Excerpted text section start

By Calvin Freiburger

Since Jefferson County Public Schools assigned Joe and Serena Wailes’ 11-year-old daughter to share not only a room but a bed with a male student who ‘identified’ as a girl, two more area families have spoken up to challenge the district’s radical ‘gender identity’ policies.

Alliance Defending Freedom (ADF) announced that it filed a federal lawsuit against a Colorado school district that forced multiple girls to share sleeping arrangements with gender-confused boys, arguing that education officials have committed egregious violations of parental rights.

As previously covered by LifeSiteNews in December 2023, Jefferson County Public Schools (JeffCo) assigned Joe and Serena Wailes’ 11-year-old daughter to share not only a room but a bed with a male student who “identified” as a girl and directed her not to tell her parents about the boy’s true sex. 

Fortunately, her mother had been a chaperone on the trip, and after some unsuccessful attempts to move her daughter was able to have the gender-confused student moved to a different room.

Excerpted text section end

=== Exercise instructions ===
(a) In the article about the Jefferson County lawsuit, which organization filed the federal lawsuit against the Colorado school district?
(b) Write a continuation of the article about the Jefferson County lawsuit, starting after its final sentence.

Given data section start

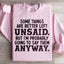Some Things Are Better Left Unsaid Sweatshirt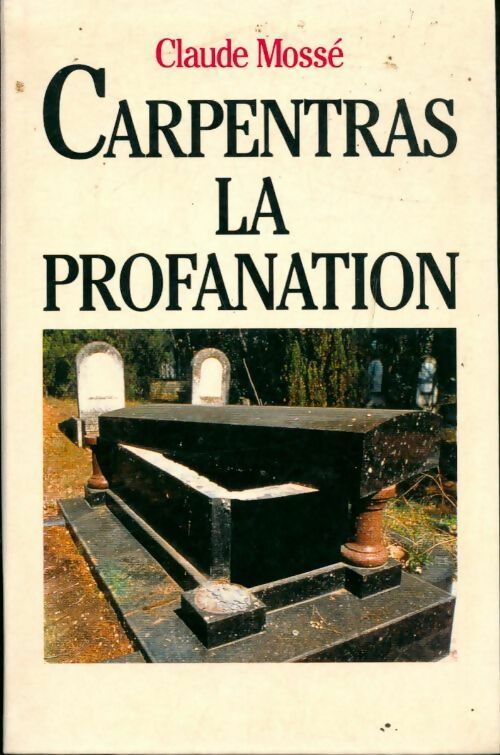 Carpentras. La profanation - Claude Mossé - Livre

Given data section end

=== Responses by task ===
(a) Alliance Defending Freedom (ADF).

(b)
“This time, the chaperones agreed to move (the gender-confused student) and one other girl to a different room but again lied about why, saying (a) sick roommate needed more space,” ADF explained at the time in a demand letter seeking clarification of the district’s policies. “Throughout the entire evening, (the gender-confused student’s) privacy and feelings were always the primary concern of JCPS employees.”

On September 5, ADF announced its lawsuit against JeffCo on behalf of the Wailes family and two others: Bret and Susanne Roller, whose 11-year-old son was sent on a camping trip with a “non-binary” 18-year-old female counselor, with their son unable to contact his parents; and Rob and Jade Perlman, whose child is slated for the same trip but wants to prevent a repeat of the situation.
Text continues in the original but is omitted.